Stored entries
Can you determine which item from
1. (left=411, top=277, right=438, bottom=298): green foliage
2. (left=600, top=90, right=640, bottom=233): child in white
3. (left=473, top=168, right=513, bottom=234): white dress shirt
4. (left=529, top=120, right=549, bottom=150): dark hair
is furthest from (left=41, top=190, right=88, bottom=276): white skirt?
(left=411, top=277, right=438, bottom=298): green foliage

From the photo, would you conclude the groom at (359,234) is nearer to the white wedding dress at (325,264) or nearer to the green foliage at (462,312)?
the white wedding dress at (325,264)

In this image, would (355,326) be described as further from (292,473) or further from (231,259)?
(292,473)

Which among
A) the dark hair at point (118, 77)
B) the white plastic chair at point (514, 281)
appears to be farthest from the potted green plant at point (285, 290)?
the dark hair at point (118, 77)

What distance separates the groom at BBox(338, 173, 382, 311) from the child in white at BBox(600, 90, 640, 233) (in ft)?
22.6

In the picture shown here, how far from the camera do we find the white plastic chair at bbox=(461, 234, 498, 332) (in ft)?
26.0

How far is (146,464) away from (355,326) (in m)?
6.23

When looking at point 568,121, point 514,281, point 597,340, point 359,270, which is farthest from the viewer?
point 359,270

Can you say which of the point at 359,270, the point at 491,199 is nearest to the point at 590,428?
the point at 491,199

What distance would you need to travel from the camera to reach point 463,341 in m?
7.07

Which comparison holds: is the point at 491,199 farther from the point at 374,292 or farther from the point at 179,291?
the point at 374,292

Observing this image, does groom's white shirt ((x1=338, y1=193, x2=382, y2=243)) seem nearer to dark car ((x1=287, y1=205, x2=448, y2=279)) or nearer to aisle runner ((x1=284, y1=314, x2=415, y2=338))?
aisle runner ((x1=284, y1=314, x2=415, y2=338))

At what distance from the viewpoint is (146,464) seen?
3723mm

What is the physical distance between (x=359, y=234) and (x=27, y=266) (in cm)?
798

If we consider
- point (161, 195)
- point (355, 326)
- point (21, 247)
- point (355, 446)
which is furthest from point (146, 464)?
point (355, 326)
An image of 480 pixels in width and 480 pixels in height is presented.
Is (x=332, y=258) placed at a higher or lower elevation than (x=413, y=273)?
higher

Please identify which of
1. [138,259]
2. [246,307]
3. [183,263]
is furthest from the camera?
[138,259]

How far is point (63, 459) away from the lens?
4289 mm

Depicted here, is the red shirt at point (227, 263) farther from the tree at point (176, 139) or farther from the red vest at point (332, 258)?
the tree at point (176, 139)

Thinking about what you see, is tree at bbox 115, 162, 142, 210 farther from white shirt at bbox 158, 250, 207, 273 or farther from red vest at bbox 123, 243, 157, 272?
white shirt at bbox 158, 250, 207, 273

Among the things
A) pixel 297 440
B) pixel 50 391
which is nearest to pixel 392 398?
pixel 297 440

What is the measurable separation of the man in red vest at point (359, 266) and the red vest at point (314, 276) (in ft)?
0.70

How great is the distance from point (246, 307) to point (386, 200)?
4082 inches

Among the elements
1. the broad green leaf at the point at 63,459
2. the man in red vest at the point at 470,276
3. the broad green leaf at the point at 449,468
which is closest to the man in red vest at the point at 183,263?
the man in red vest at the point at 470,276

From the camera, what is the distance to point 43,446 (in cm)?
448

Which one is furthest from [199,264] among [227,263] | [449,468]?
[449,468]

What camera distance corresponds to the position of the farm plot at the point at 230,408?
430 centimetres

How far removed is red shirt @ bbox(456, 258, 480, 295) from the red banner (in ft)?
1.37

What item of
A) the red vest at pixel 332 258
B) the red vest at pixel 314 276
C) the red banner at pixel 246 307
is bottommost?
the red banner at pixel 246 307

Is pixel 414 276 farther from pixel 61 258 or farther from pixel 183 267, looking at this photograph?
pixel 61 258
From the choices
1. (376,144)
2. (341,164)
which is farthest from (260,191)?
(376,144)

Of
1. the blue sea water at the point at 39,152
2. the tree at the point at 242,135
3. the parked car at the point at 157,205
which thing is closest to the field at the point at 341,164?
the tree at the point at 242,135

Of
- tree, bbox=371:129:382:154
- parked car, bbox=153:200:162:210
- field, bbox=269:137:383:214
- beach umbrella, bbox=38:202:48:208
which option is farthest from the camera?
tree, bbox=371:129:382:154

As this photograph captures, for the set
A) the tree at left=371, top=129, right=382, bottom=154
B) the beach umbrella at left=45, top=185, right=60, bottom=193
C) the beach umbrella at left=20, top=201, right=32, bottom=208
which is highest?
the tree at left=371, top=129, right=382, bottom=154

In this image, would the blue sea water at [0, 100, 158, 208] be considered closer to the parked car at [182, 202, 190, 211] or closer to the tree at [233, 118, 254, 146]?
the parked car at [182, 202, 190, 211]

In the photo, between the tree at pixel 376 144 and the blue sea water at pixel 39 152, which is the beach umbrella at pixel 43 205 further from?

● **The request**:
Show every line of the records above that contains the word "runner", matching its case exactly.

● **Result for this task**:
Observing this image, does groom's white shirt ((x1=338, y1=193, x2=382, y2=243)) seem nearer to dark car ((x1=287, y1=205, x2=448, y2=279)) or nearer to aisle runner ((x1=284, y1=314, x2=415, y2=338))?
aisle runner ((x1=284, y1=314, x2=415, y2=338))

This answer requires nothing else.